| Challenge 1 |
Gather every line of the records below that contains the string "shown", matching case exactly.

Hi
On Wed, Mar 2, 2016 at 1:39 PM, Robbie Barton <
thesuns...@gmail.com> wrote:
> Need advice on how to virtualize ScyllaDB.
>
> I have a cluster of 2-6 1U boxes with 4-8 SSD drives in each.
>
> In Cassandra, I run Xen on each box and dedicate each SSD to it's own
> virtual machine.
> By associating Cassandra Nodes to physical disks, I isolate disk failures to
> a single node which
> can be drained and removed from the cluster.
>
> This works OK and I've tried Docker and other solutions to minimize the
> impact of virtualization
> but haven't had as much luck as I'd like. I hope some day I can get rid of
> Xen
> and run one node per drive on the raw hardware.
>
> I'm also testing ScyllaDB and am very impressed with the performance and
> hope to use
> it as a drop in replacement after GA.
We are glad to hear that!
> Since the Scylla developers came from virtualization backgrounds, maybe they
> can do better.

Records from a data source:

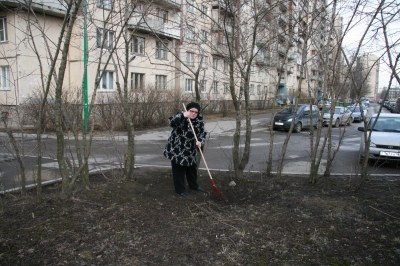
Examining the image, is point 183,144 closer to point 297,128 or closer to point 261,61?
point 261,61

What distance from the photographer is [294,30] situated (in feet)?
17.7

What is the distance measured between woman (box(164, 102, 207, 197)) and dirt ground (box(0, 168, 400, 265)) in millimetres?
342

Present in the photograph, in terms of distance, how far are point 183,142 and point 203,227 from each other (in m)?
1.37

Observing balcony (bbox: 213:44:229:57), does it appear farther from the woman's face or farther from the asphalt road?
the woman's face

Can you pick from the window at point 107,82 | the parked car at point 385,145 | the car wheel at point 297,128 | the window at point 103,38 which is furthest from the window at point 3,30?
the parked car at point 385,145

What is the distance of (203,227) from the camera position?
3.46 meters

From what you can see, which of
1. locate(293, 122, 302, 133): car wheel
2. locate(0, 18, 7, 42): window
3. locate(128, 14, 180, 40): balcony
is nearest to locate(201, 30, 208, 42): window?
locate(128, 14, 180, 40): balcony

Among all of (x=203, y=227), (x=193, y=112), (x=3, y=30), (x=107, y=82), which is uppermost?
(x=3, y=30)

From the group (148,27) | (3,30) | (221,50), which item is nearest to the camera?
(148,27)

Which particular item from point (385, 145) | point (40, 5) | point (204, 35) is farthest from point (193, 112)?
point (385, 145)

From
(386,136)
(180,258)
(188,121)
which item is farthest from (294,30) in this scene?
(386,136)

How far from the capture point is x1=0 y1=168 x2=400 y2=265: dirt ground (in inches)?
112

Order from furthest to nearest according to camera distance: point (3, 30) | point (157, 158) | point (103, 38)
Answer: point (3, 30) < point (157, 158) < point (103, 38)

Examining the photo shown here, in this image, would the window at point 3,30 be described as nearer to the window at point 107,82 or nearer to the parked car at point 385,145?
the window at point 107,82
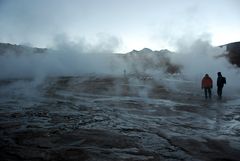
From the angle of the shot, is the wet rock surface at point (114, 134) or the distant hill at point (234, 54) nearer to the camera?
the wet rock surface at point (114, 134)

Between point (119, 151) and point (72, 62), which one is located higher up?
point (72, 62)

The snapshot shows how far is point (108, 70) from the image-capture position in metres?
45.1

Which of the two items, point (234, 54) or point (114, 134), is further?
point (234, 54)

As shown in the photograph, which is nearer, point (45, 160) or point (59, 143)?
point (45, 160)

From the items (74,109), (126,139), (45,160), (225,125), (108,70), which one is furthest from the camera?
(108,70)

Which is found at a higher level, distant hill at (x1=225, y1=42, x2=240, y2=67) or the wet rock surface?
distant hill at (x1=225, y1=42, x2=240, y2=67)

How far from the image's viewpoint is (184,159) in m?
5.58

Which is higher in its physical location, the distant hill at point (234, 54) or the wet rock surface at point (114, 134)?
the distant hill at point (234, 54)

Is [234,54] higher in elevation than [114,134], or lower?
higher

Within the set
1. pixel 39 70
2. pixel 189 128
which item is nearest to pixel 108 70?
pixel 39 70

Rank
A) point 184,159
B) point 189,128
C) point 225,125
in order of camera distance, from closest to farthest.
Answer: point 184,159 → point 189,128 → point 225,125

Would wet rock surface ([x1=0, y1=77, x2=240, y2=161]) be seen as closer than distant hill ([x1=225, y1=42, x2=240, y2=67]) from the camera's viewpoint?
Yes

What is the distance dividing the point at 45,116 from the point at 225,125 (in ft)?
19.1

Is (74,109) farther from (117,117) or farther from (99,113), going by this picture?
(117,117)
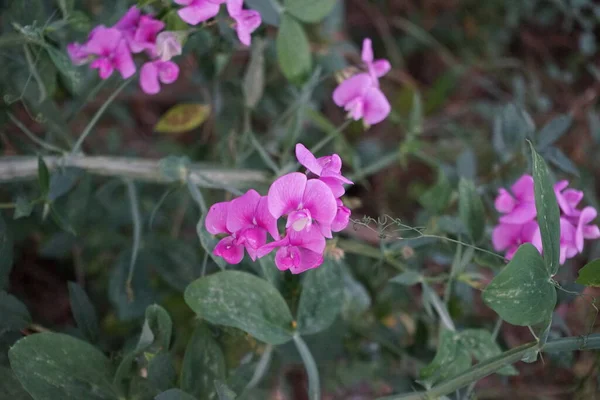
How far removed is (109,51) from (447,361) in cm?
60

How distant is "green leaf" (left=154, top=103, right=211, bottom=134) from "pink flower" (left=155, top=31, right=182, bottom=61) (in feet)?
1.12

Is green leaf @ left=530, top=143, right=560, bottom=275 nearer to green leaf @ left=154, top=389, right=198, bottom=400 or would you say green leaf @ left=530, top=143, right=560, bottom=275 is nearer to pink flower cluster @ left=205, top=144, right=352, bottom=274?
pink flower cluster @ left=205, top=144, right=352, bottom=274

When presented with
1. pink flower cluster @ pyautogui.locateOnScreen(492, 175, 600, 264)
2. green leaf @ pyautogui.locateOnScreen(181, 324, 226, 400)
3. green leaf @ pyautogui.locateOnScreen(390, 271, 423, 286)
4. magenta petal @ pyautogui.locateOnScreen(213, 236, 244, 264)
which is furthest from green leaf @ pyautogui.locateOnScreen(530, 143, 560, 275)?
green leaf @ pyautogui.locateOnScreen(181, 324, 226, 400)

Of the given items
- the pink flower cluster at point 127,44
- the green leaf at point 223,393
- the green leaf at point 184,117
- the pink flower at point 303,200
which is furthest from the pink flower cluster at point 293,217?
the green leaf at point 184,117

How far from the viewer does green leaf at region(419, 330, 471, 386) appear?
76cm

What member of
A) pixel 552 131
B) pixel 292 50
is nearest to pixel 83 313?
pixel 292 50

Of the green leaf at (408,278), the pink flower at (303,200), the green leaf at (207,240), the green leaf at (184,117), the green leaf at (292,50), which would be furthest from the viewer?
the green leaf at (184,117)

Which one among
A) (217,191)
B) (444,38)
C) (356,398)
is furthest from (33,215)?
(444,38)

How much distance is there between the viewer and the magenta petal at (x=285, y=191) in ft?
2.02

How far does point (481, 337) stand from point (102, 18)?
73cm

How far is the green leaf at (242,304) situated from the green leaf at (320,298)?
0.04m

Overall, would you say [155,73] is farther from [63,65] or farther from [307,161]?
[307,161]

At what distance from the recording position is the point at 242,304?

| Challenge 2 |
In the ScyllaDB thread, what does the poster run on each box when using Cassandra?

| Result 1 |
Examining the photo shown here, in this image, would the window at point 3,30 be described as nearer to the window at point 107,82 or nearer to the parked car at point 385,145?
As shown in the photograph, which is nearer, point (45, 160) or point (59, 143)?

| Result 2 |
Xen.